On Friday, the Energy Department, which has put some $440 million into its geothermal program this year alone, said that despite the latest developments, it remained confident of the technology’s long-term prospects. Many geothermal methods do not require drilling so deep or fracturing bedrock.
“The Department of Energy believes that geothermal energy holds enormous potential to heat our homes and power our economy while decreasing our carbon pollution,” said Stephanie Mueller, a spokeswoman.
AltaRock has also received some $25 million in federal money for a project in Oregon, and some scientists speculated on Friday that after the spate of problems at the Geysers, the company wanted to focus on a new site.

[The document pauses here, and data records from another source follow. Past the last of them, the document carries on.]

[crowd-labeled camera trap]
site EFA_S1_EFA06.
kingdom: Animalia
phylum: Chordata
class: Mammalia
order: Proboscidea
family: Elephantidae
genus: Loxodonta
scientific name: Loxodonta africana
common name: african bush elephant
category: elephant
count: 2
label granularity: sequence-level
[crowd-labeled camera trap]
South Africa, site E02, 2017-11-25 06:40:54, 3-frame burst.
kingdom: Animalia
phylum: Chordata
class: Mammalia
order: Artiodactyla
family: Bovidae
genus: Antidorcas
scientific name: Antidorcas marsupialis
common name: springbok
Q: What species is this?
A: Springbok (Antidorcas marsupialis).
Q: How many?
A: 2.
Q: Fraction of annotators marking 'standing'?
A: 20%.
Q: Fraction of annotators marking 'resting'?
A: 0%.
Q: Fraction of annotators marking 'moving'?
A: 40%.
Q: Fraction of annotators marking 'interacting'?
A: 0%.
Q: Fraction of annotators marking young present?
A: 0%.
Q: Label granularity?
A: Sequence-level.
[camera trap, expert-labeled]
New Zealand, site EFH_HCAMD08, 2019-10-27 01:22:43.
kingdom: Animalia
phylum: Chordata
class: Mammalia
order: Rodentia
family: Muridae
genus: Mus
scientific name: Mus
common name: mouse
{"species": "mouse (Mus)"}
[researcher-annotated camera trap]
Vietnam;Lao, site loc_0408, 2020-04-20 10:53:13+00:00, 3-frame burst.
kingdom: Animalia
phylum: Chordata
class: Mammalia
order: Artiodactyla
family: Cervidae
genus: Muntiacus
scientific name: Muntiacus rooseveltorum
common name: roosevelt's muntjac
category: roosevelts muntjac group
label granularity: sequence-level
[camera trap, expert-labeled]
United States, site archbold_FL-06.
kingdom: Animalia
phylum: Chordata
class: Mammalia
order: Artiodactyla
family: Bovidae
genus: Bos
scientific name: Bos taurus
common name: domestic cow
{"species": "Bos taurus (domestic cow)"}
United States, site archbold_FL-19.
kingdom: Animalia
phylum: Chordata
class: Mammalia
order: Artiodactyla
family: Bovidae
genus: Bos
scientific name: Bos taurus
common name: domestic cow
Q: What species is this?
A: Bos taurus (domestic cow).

But the company, whose project at the Geysers was located on land leased from the federal government by the Northern California Power Agency, has held information about its project tightly. Not even the power agency has been informed of AltaRock’s ultimate intentions at the site, said Murray Grande, who is in charge of geothermal facilities for the agency.
“They just probably gave up, but we don’t know,” Mr. Grande said. “We have nothing official from them at all.”
Some of these issues come with any new technology, but if this kind of process for tapping geothermal power results in frequent earthquakes, the likelihood that it will gain any kind of adoption is remote.